━━━━━ Text excerpt

President-Elect Barak Obama has been famously channeling Abraham Lincoln as he prepares for his inauguration.
This weekend, he'll take a train, as Lincoln did, from Philadelphia to Washington. Next Tuesday, he'll be sworn in on the same bible that Lincoln used and enjoy a lunch in the Capitol of Lincoln's favorite dish of scalloped oysters. We can only hope that the 44th President's passage through Baltimore is less fraught than Lincoln's -- the 16th President had to be spirited through Charm City in the dead of night for fear of assassins.
Aboard his train from Philadelphia, Obama will cross the Susquehanna River and get a close look at the headwaters of the Chesapeake Bay. He'll see pretty homes along the shoreline and boats under winter covers in the marinas. If it is a bright day, the Chesapeake will be gorgeous, as it usually is.
What the President-Elect will not see, and cannot be expected to appreciate looking out the train window, is just how troubled the Chesapeake is today compared to Lincoln's day. In 1861, the Bay was clean and at the height of its reputation as an immense protein factory, providing millions of bushels of oysters, blue crabs and rockfish to feed the growing population of the United States. Perhaps a million people lived in its vast, 64,000-square-mile watershed. Most were farmers.
Today, the harvests of crabs and oysters are a tiny fraction of their historic highs. The Chesapeake is polluted, its water cloudy and, in places, dying. A quarter-century after the first inter-state agreement to clean up the Bay, officials recently conceded that they cannot meet even the modest goals they set for themselves back in 1983. The best estimates are that it will take a decade and some $19 billion dollars to clean up the Bay and restore to anything close to what it was like in 1861.
When his train arrives in Washington, President-Elect Obama will be besieged by demands for money -- to fix the economic crisis, to put out the fires in the Middle East, to close Guantanamo, to rebuild America's crumbling infrastructure.
Restoring the Chesapeake understandably will be far down on that list of urgent priorities. But it deserves the new President's attention because it has reached, if not passed, the tipping point. Some 17 million people live in the watershed today, an estimated 170,000 more move in every year and developers are busy paving it over to accommodate them.

━━━━━━━━━━

◆ **Work item**
Please output the part of the Chesapeake Bay text starting at "This weekend, he'll" and ending at "fear of assassins.". The data after this has nothing to do with the Chesapeake Bay text.

━━━━━ Data extracts

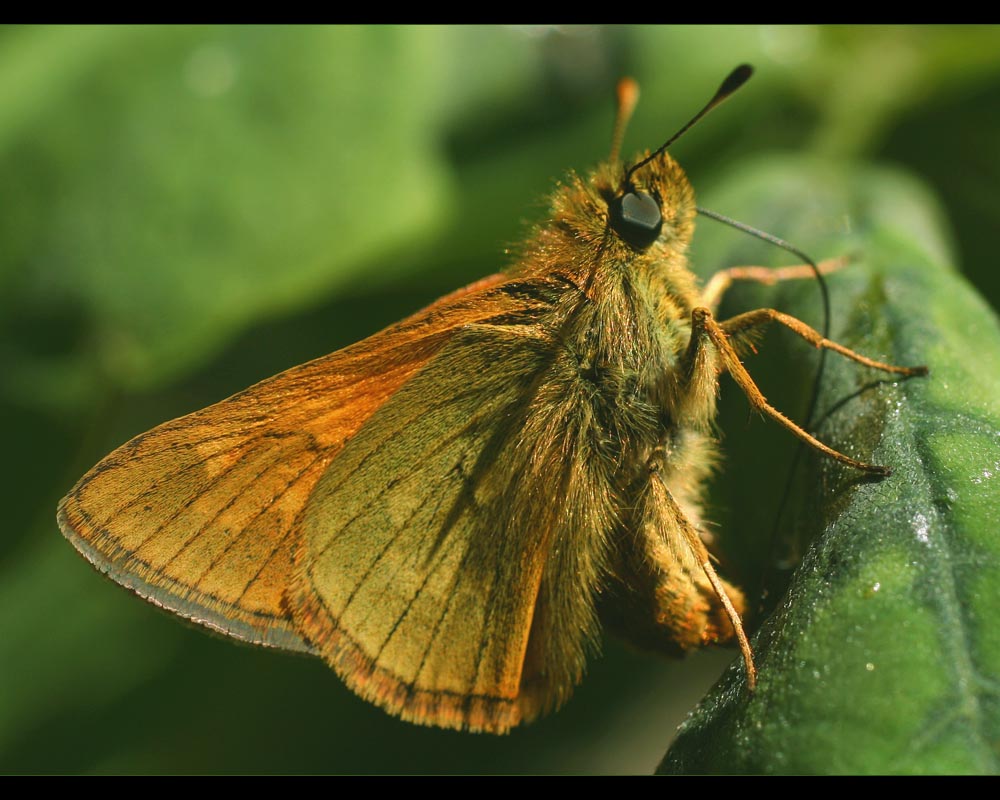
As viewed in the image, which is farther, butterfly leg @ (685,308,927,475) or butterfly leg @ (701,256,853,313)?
butterfly leg @ (701,256,853,313)

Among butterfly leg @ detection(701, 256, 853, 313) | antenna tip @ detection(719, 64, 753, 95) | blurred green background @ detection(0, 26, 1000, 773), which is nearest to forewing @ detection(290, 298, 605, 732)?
butterfly leg @ detection(701, 256, 853, 313)

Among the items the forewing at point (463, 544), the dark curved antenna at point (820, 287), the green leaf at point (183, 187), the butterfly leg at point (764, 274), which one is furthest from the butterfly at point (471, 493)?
the green leaf at point (183, 187)

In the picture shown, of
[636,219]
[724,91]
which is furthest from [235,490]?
[724,91]

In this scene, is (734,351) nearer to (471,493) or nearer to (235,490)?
(471,493)

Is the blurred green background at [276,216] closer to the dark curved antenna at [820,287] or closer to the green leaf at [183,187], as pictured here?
the green leaf at [183,187]

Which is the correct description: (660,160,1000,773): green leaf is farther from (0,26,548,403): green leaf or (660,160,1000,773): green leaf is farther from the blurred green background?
(0,26,548,403): green leaf
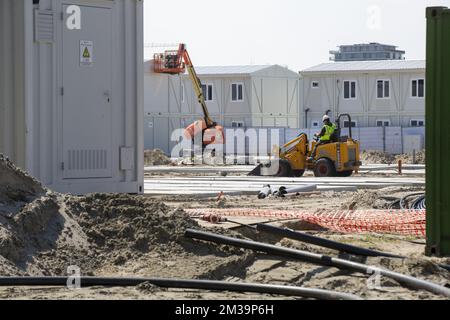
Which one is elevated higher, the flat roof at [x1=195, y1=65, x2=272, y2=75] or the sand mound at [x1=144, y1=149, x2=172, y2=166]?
the flat roof at [x1=195, y1=65, x2=272, y2=75]

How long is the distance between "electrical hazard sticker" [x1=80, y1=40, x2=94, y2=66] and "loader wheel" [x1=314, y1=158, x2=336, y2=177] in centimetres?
1447

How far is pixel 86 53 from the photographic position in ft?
48.7

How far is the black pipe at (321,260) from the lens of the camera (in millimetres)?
7742

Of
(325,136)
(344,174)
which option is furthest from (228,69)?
(344,174)

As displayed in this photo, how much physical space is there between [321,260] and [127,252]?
6.34 ft

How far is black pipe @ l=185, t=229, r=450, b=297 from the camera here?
7.74 meters

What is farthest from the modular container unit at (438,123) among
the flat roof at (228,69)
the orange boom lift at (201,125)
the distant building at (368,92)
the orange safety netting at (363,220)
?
the flat roof at (228,69)

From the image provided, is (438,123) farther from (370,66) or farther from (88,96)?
(370,66)

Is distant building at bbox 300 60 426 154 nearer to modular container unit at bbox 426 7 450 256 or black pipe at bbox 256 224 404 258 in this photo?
black pipe at bbox 256 224 404 258

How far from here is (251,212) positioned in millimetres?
13852

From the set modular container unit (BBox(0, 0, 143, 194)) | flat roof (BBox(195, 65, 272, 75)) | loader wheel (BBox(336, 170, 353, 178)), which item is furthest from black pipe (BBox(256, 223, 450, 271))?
flat roof (BBox(195, 65, 272, 75))
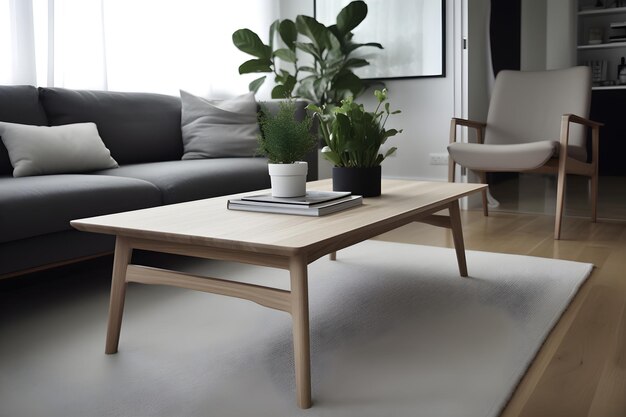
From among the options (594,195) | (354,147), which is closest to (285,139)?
(354,147)

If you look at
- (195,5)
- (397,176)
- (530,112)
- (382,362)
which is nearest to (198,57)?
(195,5)

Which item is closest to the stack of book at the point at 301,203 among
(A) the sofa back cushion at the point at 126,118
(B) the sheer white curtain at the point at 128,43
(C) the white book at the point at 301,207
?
(C) the white book at the point at 301,207

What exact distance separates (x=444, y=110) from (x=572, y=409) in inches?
127

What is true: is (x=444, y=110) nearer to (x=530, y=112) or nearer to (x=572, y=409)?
(x=530, y=112)

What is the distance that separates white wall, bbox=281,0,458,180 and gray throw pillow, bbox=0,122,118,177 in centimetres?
232

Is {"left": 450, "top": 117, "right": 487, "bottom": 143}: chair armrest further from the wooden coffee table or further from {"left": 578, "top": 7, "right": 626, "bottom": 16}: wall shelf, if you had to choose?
{"left": 578, "top": 7, "right": 626, "bottom": 16}: wall shelf

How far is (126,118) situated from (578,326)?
Answer: 2.30 meters

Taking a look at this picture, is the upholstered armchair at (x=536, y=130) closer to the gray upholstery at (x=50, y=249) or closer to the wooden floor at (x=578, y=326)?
the wooden floor at (x=578, y=326)

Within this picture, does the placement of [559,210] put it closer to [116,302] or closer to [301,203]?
[301,203]

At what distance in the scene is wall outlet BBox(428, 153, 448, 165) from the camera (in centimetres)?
436

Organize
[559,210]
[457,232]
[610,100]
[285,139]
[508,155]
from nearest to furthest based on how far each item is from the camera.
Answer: [285,139], [457,232], [559,210], [508,155], [610,100]

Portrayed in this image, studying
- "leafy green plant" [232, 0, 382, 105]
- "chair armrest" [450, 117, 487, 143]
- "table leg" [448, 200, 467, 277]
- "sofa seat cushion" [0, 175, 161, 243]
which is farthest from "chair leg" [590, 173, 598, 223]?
"sofa seat cushion" [0, 175, 161, 243]

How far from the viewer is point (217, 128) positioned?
3.40 metres

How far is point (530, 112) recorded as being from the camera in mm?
3902
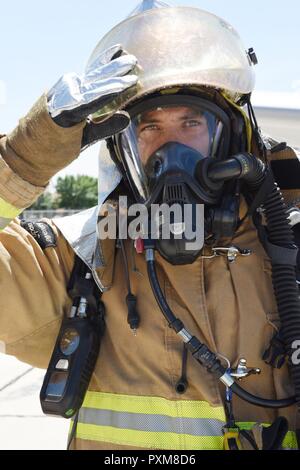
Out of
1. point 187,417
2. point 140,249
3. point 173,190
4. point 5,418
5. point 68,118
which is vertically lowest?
point 5,418

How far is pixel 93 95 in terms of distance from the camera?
4.02 ft

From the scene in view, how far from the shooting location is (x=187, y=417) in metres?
1.34

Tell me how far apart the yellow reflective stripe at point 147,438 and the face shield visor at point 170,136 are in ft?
2.28

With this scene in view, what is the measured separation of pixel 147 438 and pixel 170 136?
3.05 feet

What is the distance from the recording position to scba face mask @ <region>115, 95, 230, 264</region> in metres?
1.48

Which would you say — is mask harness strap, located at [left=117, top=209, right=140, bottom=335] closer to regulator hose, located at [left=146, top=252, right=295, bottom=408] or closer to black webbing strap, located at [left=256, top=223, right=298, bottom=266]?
regulator hose, located at [left=146, top=252, right=295, bottom=408]

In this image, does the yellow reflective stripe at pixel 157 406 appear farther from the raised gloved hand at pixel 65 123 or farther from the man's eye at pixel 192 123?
the man's eye at pixel 192 123

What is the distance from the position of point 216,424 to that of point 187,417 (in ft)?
0.26

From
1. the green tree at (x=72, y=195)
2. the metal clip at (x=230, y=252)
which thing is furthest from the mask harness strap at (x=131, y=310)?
the green tree at (x=72, y=195)

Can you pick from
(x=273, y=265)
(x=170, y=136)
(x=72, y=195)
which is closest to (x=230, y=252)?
(x=273, y=265)

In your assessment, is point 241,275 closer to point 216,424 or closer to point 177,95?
point 216,424

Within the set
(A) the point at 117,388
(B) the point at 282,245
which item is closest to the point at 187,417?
(A) the point at 117,388

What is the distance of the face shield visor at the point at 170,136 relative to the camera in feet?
5.20

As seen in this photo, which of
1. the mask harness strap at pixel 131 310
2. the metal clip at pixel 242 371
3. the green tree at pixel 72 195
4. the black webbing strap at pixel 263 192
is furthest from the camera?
the green tree at pixel 72 195
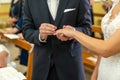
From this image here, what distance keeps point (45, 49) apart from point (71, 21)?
0.28m

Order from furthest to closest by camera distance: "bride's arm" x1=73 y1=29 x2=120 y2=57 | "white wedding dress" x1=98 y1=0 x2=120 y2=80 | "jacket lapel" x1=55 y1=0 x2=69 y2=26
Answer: "jacket lapel" x1=55 y1=0 x2=69 y2=26
"white wedding dress" x1=98 y1=0 x2=120 y2=80
"bride's arm" x1=73 y1=29 x2=120 y2=57

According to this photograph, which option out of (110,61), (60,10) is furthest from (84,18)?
(110,61)

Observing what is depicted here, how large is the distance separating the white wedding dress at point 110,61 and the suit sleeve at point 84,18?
0.25 metres

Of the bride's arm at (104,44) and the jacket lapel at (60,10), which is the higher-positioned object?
the jacket lapel at (60,10)

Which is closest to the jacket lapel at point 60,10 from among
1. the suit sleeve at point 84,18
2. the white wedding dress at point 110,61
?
the suit sleeve at point 84,18

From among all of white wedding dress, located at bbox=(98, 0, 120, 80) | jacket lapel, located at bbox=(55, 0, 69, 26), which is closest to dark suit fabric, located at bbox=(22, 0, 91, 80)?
jacket lapel, located at bbox=(55, 0, 69, 26)

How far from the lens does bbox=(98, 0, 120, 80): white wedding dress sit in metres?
1.30

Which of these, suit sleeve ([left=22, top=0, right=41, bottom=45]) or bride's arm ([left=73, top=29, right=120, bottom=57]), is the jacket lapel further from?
bride's arm ([left=73, top=29, right=120, bottom=57])

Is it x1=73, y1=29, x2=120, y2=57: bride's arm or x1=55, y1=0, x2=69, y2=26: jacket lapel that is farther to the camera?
x1=55, y1=0, x2=69, y2=26: jacket lapel

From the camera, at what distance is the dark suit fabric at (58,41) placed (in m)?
1.61

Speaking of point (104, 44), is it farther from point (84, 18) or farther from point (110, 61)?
point (84, 18)

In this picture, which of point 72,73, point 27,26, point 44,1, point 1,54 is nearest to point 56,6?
point 44,1

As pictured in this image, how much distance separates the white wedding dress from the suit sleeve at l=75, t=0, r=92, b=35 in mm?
247

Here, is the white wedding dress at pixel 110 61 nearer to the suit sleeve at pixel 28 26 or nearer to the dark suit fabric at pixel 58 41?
the dark suit fabric at pixel 58 41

━━━━━━━━━━

◆ **Result**
This weekend, he'll take a train, as Lincoln did, from Philadelphia to Washington. Next Tuesday, he'll be sworn in on the same bible that Lincoln used and enjoy a lunch in the Capitol of Lincoln's favorite dish of scalloped oysters. We can only hope that the 44th President's passage through Baltimore is less fraught than Lincoln's -- the 16th President had to be spirited through Charm City in the dead of night for fear of assassins.